* **Auszug**:
Damit aber ist auch das Ende der pazifischen Geldschoepfungsmaschine absehbar. Wenn der Dollar weiter faellt, haette das fuer Japan erst recht katastrophale Konsequenzen, weil dann die gesamte bisher aus dem Hut gezauberten Liquiditaet zusammenbrechen muesste: Alle Geldanleger, die in der Vergangenheit relativ viele Yen fuer den Dollar bezahlt haben, wuerden dann ploetzlich auf drastisch entwerteten Dollarguthaben sitzen. Japan steckt also in einer ausweglosen Zwickmuehle. Dieses Dilemma hat auch zu einer politischen Paralyse und zum Sturz von Premierminister Hashimoto gefuehrt. Sein Nachfolger, der bisherige Aussenminister Obuchi, hat ein veritables "Himmelfahrtskommando" uebernommen. Jede noch so zaghafte Massnahme in diese oder jene Richtung kann sofort das gesamte System in die Luft jagen. Deshalb ist es nur eine Mischung aus Zynismus und Hilflosigkeit, wenn die westlichen Politiker, die sich in Tokio die Tuerklinke in die Hand geben, Japan in gereizten Toenen zu einer "schnellen Reform" noetigen wollen. Aber da gibt es nichts mehr zu reformieren. Das westliche
Draengen gleicht der Aufforderung an einen Menschen, der sich in einem Minenfeld bewegt, er solle nicht laenger feige zoegern und endlich mutig ausschreiten.

* **Aufgaben**:
(a) Beantworten Sie zum Auszug über Japans Krise diese Fragen:
(i) Wer übernahm die Nachfolge von Premierminister Hashimoto, und welches Amt hatte er zuvor inne?
(ii) Auf welchen Guthaben säßen die Geldanleger, wenn der Dollar weiter fiele?
(iii) Womit wird das Drängen der westlichen Politiker verglichen?
(b) Führen Sie den Auszug über Japans Krise bitte nach seinem letzten Satz weiter.
Das anschließende Material steht in keinem Zusammenhang mit dem Auszug über Japans Krise.

* **Datenteil**:
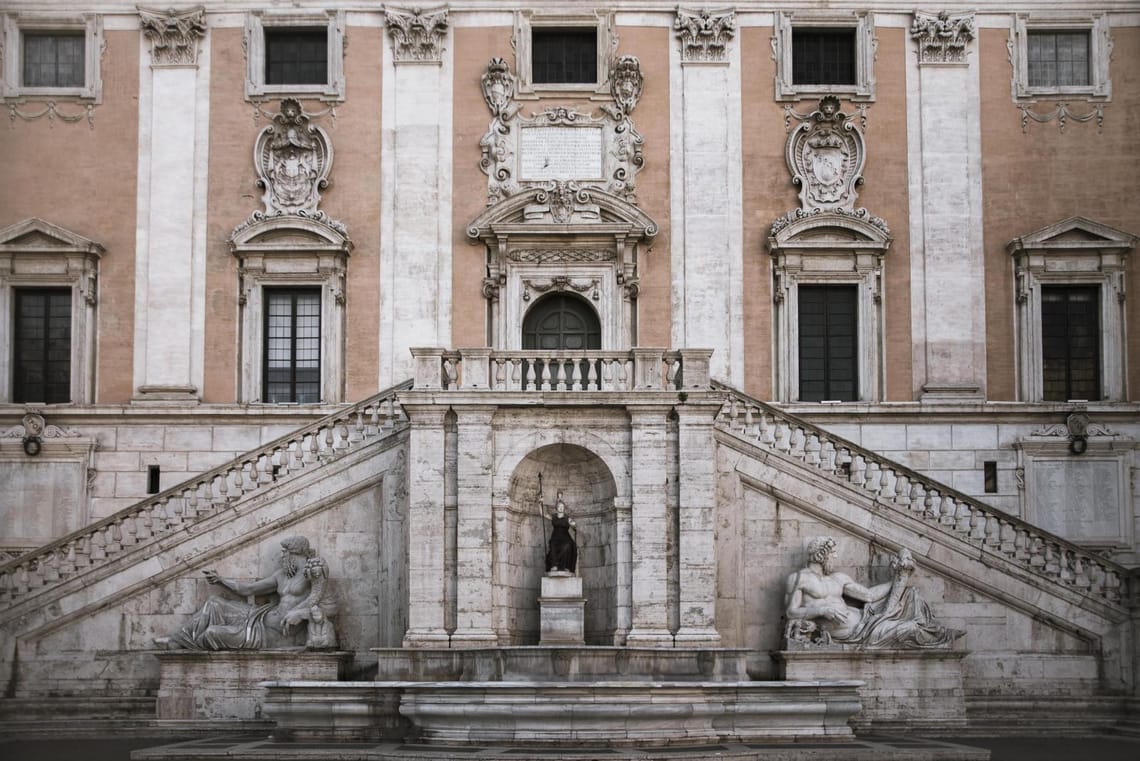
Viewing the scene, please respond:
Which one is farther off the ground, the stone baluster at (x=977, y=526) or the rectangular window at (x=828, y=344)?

* **Antworten**:
(a)
(i) Obuchi, der bisherige Außenminister.
(ii) Auf drastisch entwerteten Dollarguthaben.
(iii) Mit der Aufforderung an einen Menschen, der sich in einem Minenfeld bewegt, er solle nicht länger feige zögern und endlich mutig ausschreiten.

(b)
Es ist nur eine Frage der Zeit, bis die Notenbanken ihre Interventionen zugunsten des Yen oder zugunsten des Dollar aufgeben muessen, weil sie ihr Pulver verschossen haben. Eine schwankende Mittellage wird sich nicht aufrechterhalten lassen. Egal, in welche Richtung das
pazifische Gesamtkunstwerk abstuerzt, ob als Einbruch des Dollar oder des Yen, in beiden Faellen muss die bis vor kurzem noch sprudelnde Liquiditaets-Pumpe versiegen. Dann wird der lange Zeit vermeintlich unerschoepfliche Ueberschuss an globaler Liquiditaet in eine globale
"Kreditklemme" umschlagen, wie es sich in den letzten Monaten bereits abzeichnet. Das waere der endgueltige Ausloeser fuer eine grosse Weltwirtschaftskrise, die das Desaster der Jahre von 1929-33 bei weitem uebertreffen wuerde.

Auch der IMF ist praktisch am Ende. Zeigte er sich schon mit der Krise der Tigerlaender ueberfordert, so kann er Japan oder gar den USA selber umso weniger helfen: Diese seit langem herangereifte Finanzkrise der groessten kasinokapitalistischen Akteure ist entschieden
eine Nummer zu gross. IMF-Chef Michel Camdessus hat schon vor einiger Zeit erstmals oeffentlich zugegeben, dass die Reserven erschoepft sind. Die beschlossene Aufstockung der SZR-Quoten um 45 Prozent waere kaum mehr als ein Tropfen auf den heissen Stein.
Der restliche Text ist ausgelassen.